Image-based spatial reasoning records

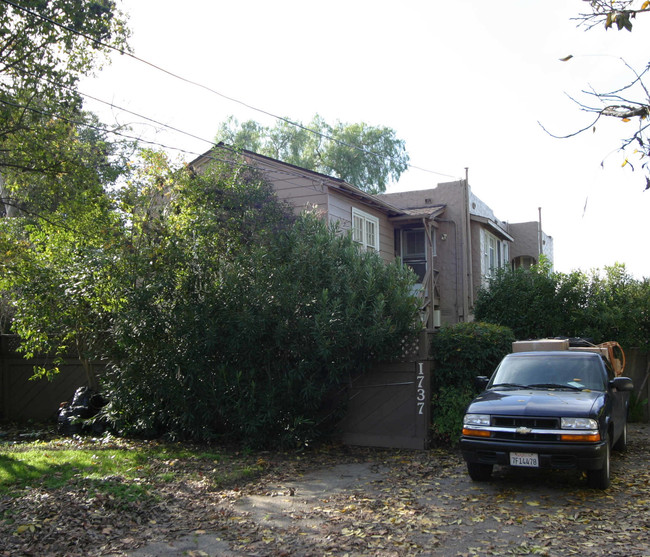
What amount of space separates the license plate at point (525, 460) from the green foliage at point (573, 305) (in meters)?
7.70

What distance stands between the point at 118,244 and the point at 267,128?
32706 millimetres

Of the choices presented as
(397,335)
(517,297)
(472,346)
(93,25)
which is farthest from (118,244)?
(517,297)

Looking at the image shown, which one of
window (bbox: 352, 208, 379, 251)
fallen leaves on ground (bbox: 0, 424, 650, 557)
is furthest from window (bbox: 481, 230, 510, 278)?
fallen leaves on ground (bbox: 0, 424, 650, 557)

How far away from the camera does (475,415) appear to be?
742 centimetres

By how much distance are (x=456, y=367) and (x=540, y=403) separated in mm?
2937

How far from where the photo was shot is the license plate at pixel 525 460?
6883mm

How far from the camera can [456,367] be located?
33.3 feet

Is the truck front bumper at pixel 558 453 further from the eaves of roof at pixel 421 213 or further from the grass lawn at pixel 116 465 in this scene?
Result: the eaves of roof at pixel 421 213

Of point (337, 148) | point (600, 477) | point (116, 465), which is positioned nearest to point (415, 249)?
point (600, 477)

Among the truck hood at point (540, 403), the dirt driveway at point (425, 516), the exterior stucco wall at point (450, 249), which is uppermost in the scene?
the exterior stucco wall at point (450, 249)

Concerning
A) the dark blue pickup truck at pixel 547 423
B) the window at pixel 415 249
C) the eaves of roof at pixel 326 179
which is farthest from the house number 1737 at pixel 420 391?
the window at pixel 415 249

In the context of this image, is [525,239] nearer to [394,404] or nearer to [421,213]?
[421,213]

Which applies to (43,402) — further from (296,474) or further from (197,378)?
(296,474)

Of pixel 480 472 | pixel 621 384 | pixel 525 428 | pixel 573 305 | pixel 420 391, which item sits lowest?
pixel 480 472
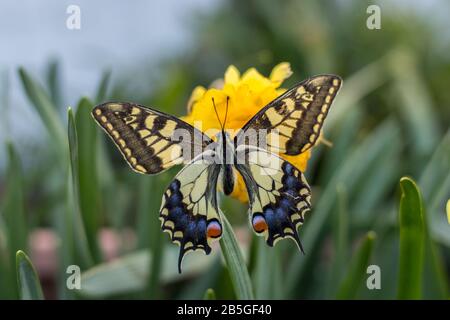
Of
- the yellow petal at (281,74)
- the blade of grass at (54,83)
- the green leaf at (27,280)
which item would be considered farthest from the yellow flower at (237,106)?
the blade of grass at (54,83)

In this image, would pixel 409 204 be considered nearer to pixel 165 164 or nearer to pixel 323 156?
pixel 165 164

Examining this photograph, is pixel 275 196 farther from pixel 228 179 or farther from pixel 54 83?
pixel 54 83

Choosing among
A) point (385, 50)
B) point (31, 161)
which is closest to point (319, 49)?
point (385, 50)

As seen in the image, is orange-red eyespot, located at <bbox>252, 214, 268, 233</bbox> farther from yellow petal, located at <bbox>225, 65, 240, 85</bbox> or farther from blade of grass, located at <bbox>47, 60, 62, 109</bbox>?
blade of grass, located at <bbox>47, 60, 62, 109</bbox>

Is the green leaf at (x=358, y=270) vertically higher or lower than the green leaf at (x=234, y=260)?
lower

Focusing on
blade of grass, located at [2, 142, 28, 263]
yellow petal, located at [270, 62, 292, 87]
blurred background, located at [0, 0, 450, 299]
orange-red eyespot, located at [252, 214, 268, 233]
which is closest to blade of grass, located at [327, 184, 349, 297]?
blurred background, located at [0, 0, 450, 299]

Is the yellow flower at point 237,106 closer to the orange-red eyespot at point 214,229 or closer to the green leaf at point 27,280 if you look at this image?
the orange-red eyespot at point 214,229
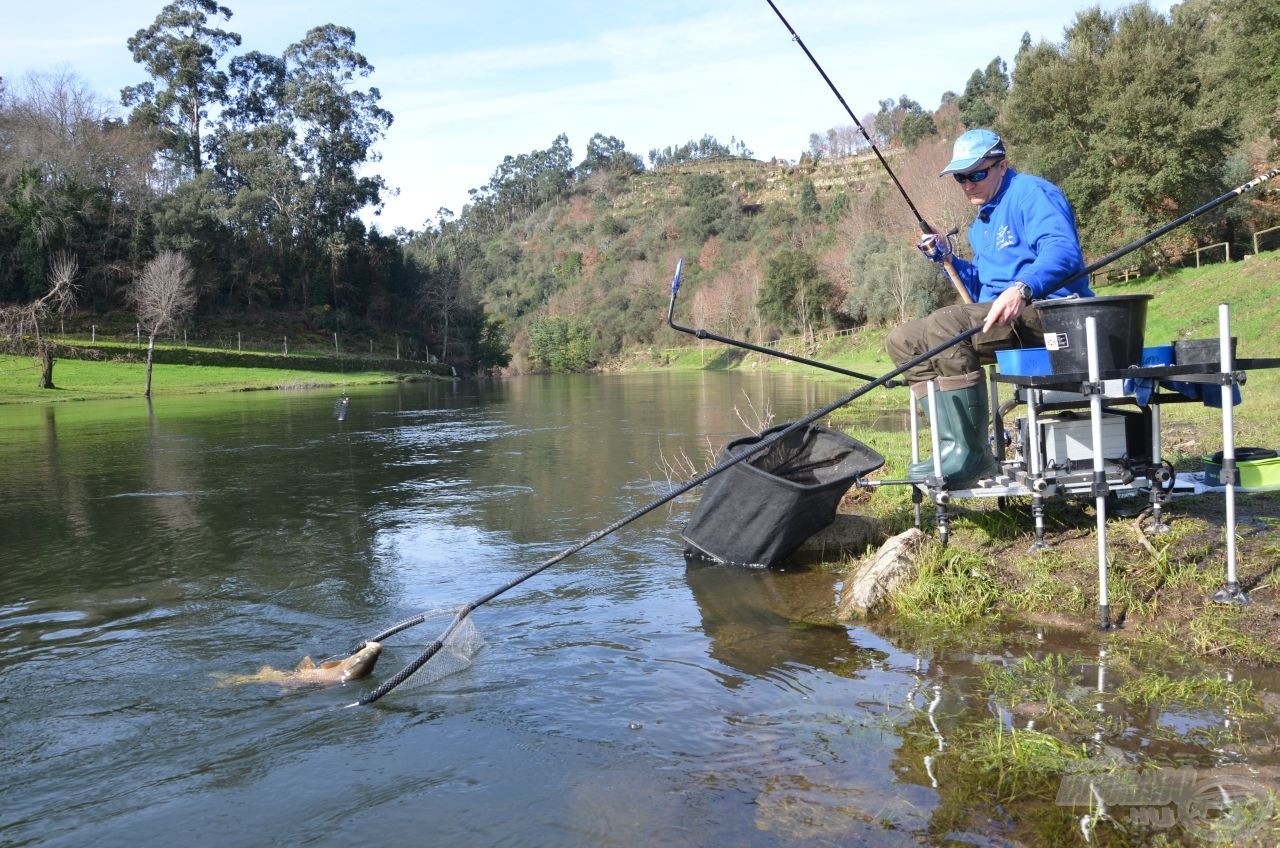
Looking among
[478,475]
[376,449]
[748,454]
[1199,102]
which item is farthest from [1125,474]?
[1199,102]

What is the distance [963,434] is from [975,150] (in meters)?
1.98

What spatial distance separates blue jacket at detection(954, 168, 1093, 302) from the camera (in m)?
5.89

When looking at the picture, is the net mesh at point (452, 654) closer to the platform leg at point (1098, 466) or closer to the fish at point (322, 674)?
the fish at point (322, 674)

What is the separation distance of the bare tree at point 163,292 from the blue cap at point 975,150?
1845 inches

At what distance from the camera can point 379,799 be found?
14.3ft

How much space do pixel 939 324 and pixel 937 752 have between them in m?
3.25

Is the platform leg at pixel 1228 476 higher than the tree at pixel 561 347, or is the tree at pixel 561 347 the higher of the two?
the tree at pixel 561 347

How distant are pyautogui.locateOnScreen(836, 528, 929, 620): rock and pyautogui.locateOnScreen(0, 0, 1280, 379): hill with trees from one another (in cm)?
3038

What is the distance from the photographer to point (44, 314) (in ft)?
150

--

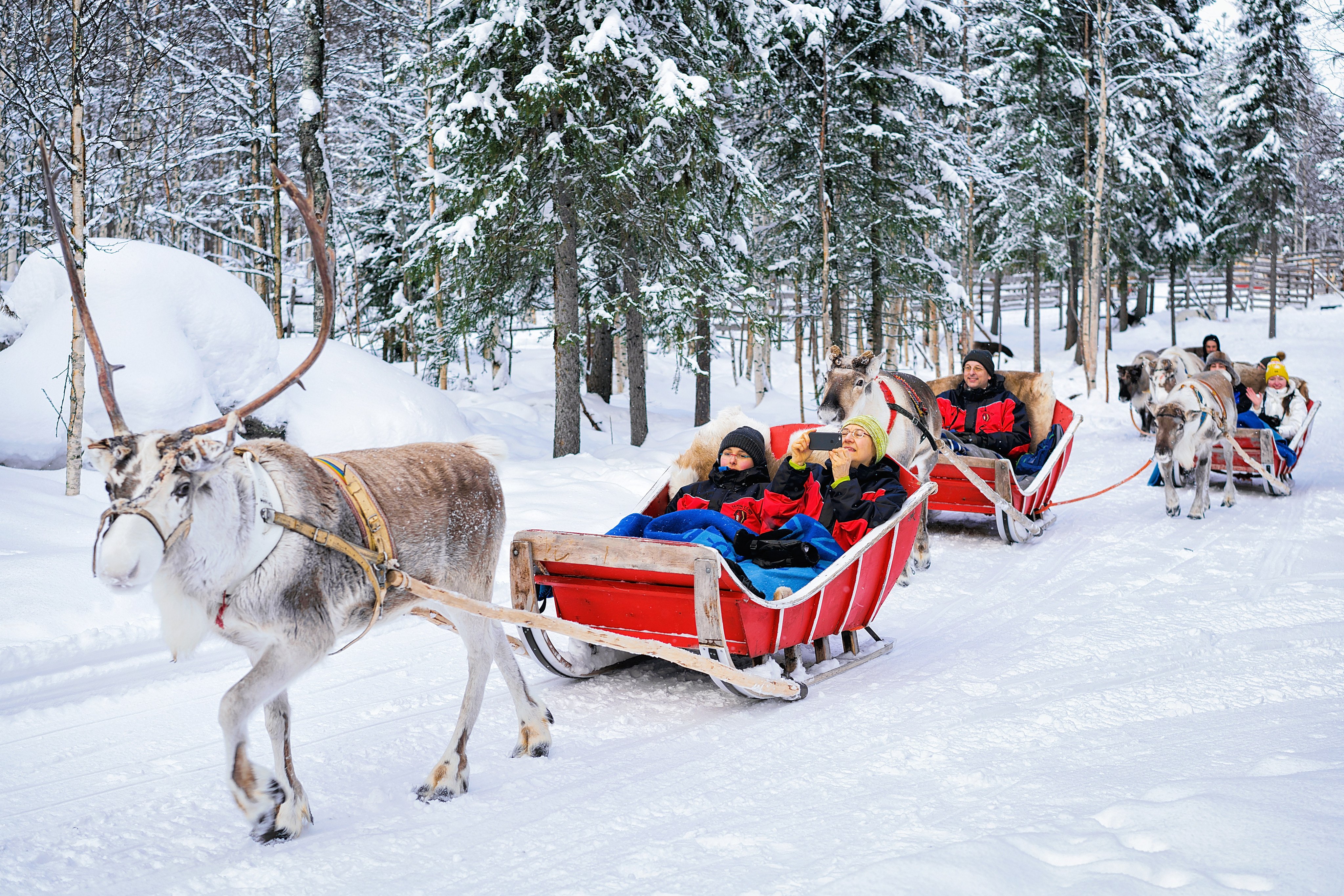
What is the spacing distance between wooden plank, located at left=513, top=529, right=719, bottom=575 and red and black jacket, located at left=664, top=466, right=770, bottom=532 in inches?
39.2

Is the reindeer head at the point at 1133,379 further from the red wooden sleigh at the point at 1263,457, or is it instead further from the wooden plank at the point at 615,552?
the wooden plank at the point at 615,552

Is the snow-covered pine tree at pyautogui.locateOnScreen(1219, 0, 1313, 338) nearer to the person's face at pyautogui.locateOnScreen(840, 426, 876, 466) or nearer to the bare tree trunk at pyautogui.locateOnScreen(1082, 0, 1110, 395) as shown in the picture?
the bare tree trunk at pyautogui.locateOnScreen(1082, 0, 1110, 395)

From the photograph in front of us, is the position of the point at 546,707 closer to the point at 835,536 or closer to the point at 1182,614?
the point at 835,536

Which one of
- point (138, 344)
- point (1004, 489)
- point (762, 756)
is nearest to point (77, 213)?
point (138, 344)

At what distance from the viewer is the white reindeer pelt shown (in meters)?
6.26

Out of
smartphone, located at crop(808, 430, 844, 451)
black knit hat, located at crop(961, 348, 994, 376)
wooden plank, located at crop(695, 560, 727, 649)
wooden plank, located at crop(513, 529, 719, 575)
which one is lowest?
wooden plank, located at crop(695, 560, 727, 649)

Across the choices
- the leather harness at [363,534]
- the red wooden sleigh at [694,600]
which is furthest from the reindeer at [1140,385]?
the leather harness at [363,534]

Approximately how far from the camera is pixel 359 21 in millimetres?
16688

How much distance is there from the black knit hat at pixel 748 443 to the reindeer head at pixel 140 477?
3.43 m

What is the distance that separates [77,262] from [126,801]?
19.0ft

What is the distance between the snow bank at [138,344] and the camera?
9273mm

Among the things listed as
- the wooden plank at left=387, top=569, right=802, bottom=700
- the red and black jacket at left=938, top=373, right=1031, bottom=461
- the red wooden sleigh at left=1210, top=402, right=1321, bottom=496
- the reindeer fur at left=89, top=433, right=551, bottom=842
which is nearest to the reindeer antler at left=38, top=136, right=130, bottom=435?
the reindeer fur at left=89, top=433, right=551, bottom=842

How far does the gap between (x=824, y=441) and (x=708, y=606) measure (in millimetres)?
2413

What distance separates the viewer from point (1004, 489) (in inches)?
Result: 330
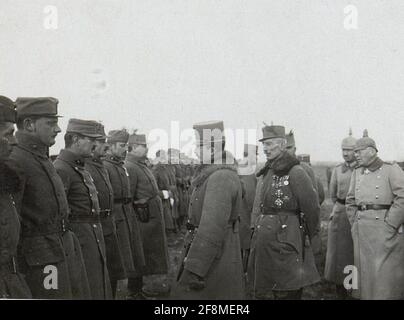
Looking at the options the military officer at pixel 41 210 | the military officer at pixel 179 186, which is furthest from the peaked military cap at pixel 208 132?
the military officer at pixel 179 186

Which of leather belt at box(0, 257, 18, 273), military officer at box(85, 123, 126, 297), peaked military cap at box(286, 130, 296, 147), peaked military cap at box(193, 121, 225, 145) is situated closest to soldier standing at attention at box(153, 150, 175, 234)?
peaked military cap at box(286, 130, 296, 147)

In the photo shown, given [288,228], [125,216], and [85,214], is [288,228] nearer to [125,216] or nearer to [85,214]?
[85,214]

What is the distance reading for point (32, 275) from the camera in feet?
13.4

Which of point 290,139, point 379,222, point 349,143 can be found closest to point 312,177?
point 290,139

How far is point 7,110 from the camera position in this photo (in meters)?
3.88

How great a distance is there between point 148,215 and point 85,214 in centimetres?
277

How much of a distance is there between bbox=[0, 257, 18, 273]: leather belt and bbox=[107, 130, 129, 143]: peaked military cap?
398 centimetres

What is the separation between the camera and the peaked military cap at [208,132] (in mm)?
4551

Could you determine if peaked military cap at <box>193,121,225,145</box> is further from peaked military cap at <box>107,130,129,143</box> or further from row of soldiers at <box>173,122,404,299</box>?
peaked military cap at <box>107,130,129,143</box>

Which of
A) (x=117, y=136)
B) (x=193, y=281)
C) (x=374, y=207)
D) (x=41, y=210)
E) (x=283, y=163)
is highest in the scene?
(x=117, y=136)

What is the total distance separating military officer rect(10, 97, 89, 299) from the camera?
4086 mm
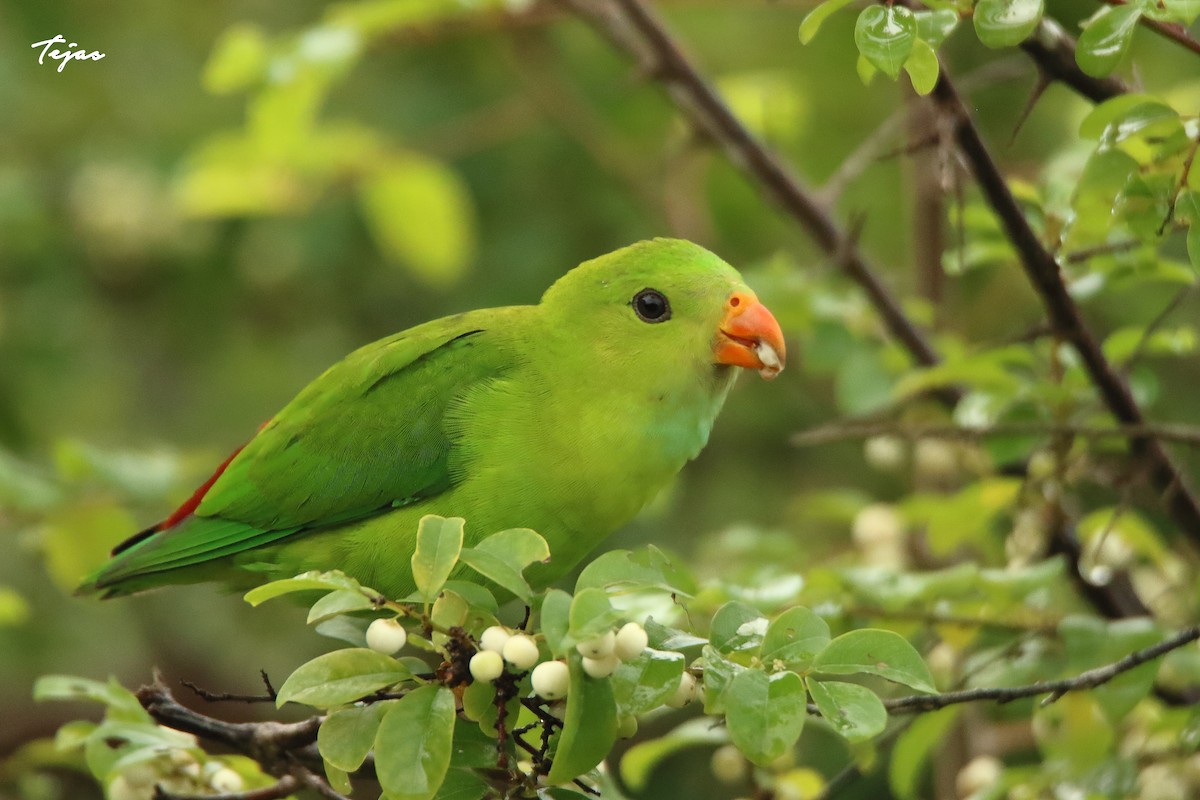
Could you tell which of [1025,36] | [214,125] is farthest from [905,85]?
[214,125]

# Work to be completed
Rewrite the part of the records that opens with the line containing "How far from where" and closes with the line containing "Result: the eaves of roof at pixel 421 213", swapping "truck front bumper" for "car front bumper" and leaving everything else unchanged.

# Task output
How far from where the photo was shot is the license plate at pixel 525 460?
6883mm

How far from the camera can [456,367] be located?
33.3 feet

Is the car front bumper at pixel 558 453 further from the eaves of roof at pixel 421 213 or further from the grass lawn at pixel 116 465 in this scene?
Result: the eaves of roof at pixel 421 213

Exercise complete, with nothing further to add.